> _GIVEN PASSAGE_
Julie Christine's Reviews > The Story of a New Name

The Story of a New Name by Elena Ferrante
Rate this book
Clear rating

by
1213607
's review

it was amazing
bookshelves: contemporary-fiction, italy-theme-setting, best-of-2015, read-2015

It is the early-mid 1960s and Naples is experiencing an economic and cultural renaissance: the post-war boom has created a new consumer class, with fancy shoe boutiques staffed by pretty girls dressed up like Jackie O. In university halls, students speak of the two Germanys, Indochina, nuclear arms, and Communism.

But not everything has changed. In the darker neighborhoods on the outskirts of the city, where violence is an accepted means of communication and a woman’s worth is tallied by first her father, then her husband, tradition vies with progress.

It is here we left Lila on her wedding day, at the end of Book One of Ferrante’s Neapolitan Novels, My Brilliant Friend. Elena watched from the sidelines as her best friend sashayed into a life of comfort, buoyed by her husband Stefano’s economic success.

But how quickly fortunes shift. Book Two, The Story of a New Name, is still Lina and Elena’s story. The new name belongs to the girl who exchanged her father’s name for her husband’s yet remains confined to the old way of life, while a new life is granted to the plump, shy, awkward, girl who is able to continue her education. Womanhood awaits them both, but we see how conflicted Elena has become, feeling ever in the shadow of Lila’s magnetic beauty. The day of her marriage, Elena helps Lila prepare:
I washed her with slow, careful gestures, first letting her squat in the tub, then asking her to stand up: I still have in my ears the sound of the dripping water, and the impression that the copper of the tub had a consistency not different from Lila’s flesh, which was smooth, solid, calm. I had a confusion of feelings and thoughts: embrace her, weep with her, kiss her, pull her hair, laugh, pretend to sexual experience and instruct her in a learned voice, distancing her with words just at the moment of greatest closeness.

> _ENTRIES PROVIDED_
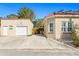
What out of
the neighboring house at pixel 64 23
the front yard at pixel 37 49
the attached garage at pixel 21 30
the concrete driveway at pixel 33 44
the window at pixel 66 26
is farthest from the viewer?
the attached garage at pixel 21 30

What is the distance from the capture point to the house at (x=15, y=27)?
29734 mm

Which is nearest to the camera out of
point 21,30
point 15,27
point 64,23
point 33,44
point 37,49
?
point 37,49

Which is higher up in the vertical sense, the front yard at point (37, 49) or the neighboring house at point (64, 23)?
the neighboring house at point (64, 23)

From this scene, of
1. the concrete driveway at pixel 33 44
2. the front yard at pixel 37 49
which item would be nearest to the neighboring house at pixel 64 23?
the concrete driveway at pixel 33 44

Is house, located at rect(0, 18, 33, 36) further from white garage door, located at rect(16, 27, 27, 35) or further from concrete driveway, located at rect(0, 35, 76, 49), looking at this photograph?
concrete driveway, located at rect(0, 35, 76, 49)

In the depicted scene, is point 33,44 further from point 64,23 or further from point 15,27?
point 15,27

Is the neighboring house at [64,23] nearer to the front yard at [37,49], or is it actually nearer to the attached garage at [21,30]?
the front yard at [37,49]

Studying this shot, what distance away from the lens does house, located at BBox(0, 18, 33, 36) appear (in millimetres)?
29734

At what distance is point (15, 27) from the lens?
99.9 feet

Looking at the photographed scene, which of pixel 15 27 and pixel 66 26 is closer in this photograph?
pixel 66 26

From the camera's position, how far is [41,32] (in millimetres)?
34781

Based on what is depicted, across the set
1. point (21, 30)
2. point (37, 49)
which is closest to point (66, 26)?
point (37, 49)

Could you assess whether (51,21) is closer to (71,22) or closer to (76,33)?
(71,22)

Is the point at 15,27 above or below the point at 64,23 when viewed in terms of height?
below
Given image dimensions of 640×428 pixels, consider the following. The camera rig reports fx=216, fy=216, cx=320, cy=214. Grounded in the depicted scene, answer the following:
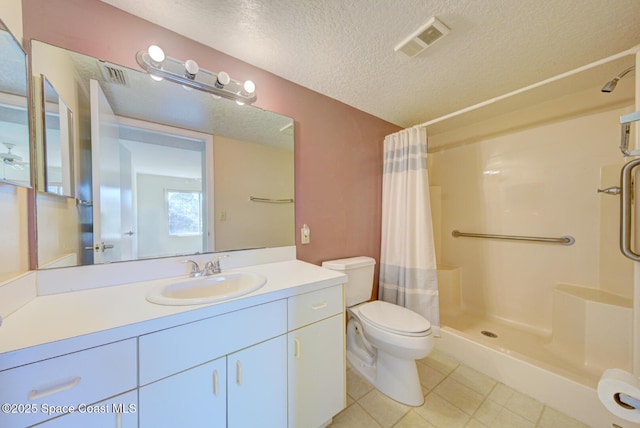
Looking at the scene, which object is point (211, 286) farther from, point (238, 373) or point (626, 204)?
point (626, 204)

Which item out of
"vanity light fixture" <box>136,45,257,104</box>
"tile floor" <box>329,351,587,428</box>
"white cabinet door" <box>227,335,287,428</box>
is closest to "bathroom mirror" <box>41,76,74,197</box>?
"vanity light fixture" <box>136,45,257,104</box>

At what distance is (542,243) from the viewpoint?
6.08 feet

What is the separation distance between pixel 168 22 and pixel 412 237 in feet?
6.82

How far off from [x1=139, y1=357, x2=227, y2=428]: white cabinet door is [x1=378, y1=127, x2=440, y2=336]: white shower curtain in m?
1.49

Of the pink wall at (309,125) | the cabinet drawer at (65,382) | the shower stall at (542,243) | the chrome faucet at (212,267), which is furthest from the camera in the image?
the shower stall at (542,243)

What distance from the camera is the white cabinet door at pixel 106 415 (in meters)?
0.57

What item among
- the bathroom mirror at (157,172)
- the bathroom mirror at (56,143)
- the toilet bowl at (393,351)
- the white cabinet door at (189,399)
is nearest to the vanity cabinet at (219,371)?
the white cabinet door at (189,399)

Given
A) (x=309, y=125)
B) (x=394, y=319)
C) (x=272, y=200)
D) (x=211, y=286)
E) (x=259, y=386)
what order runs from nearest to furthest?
(x=259, y=386), (x=211, y=286), (x=394, y=319), (x=272, y=200), (x=309, y=125)

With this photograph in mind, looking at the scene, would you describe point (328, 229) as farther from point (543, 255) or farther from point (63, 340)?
point (543, 255)

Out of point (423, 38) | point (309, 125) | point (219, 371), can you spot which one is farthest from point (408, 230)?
point (219, 371)

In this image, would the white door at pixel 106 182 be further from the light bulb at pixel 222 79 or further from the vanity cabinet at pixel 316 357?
the vanity cabinet at pixel 316 357

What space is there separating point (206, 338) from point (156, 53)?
1286 millimetres

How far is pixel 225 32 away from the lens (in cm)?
113

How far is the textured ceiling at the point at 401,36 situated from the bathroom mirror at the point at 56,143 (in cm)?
52
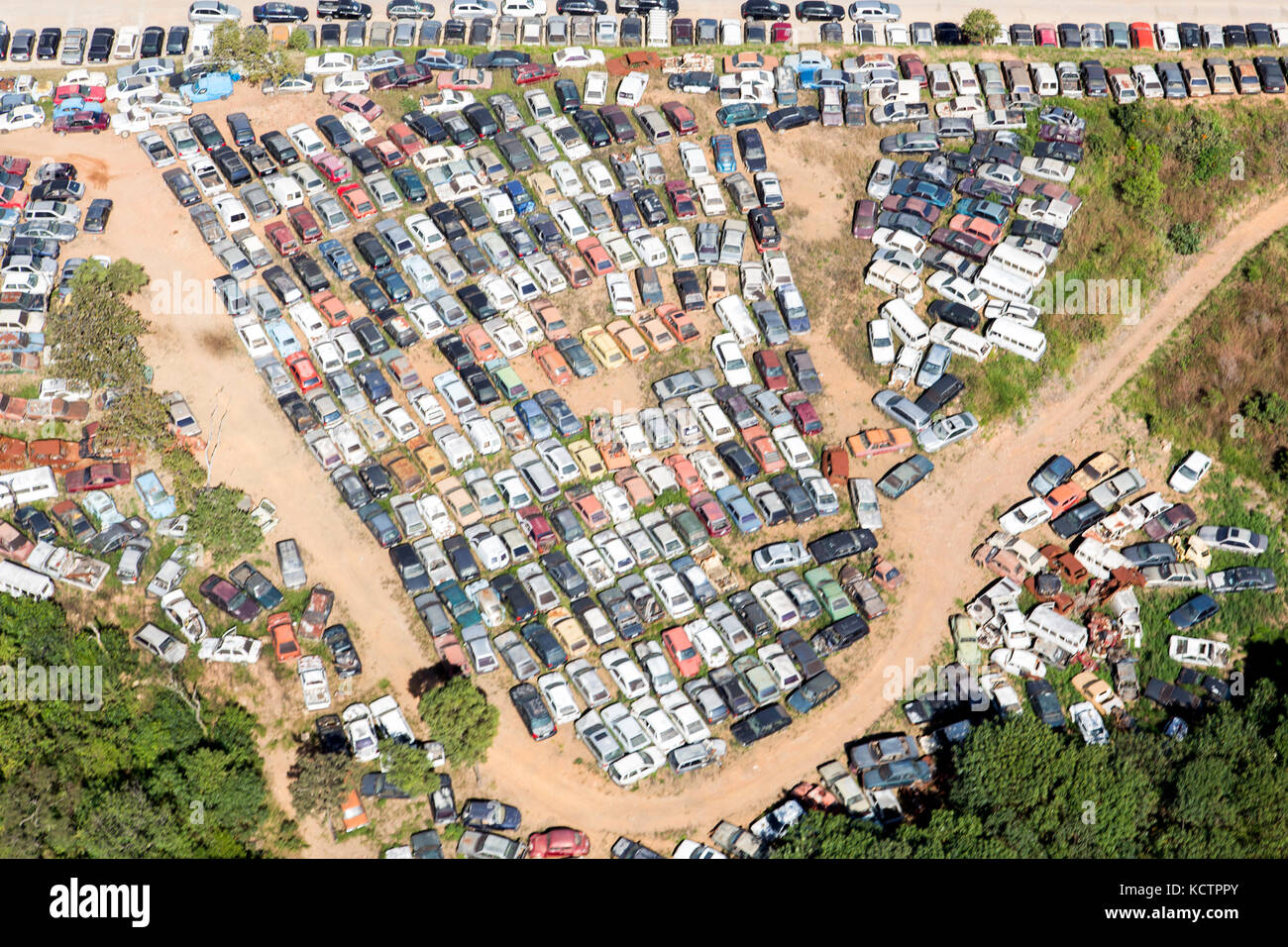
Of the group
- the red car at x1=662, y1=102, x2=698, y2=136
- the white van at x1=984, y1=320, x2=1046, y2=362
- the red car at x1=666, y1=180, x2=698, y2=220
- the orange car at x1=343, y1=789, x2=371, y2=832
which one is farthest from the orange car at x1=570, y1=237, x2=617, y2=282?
the orange car at x1=343, y1=789, x2=371, y2=832

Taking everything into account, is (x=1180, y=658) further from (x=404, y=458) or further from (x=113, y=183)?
(x=113, y=183)

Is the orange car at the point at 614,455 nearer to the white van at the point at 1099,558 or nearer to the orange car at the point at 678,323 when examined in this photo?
the orange car at the point at 678,323

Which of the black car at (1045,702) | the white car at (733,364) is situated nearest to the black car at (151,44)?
the white car at (733,364)

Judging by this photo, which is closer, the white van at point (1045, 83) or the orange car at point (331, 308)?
the orange car at point (331, 308)

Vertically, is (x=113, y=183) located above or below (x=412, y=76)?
below

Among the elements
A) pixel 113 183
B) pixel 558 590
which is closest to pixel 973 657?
pixel 558 590

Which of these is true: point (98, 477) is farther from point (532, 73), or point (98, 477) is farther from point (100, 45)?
point (532, 73)
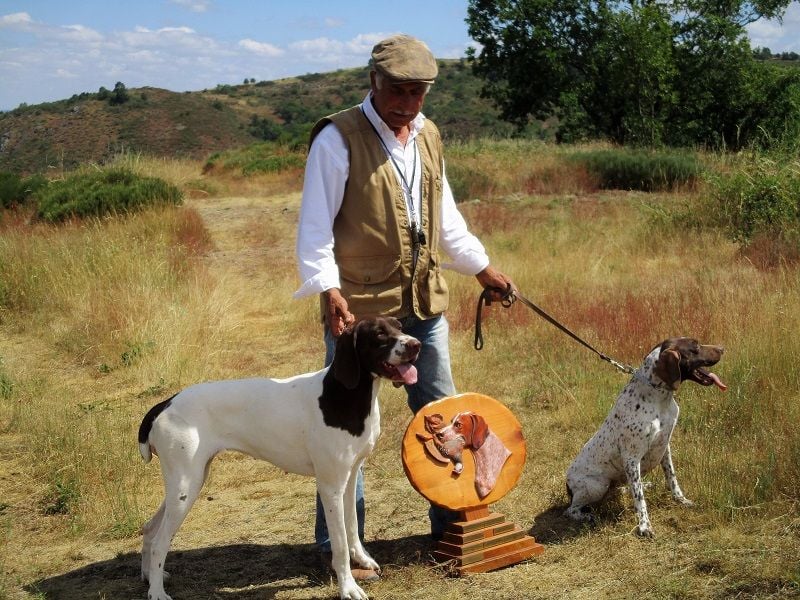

> _TASK DESCRIPTION_
Condense the paragraph of the review that begins "It is the early-mid 1960s" into a shorter version that keeps its main facts. Work only from the review.

> _TASK RESULT_
In the early-to-mid 1960s, Naples is undergoing an economic and cultural renaissance. The post-war boom has produced a new consumer class and fancy shoe boutiques staffed by girls dressed like Jackie O. University students discuss the two Germanys, Indochina, nuclear arms, and Communism.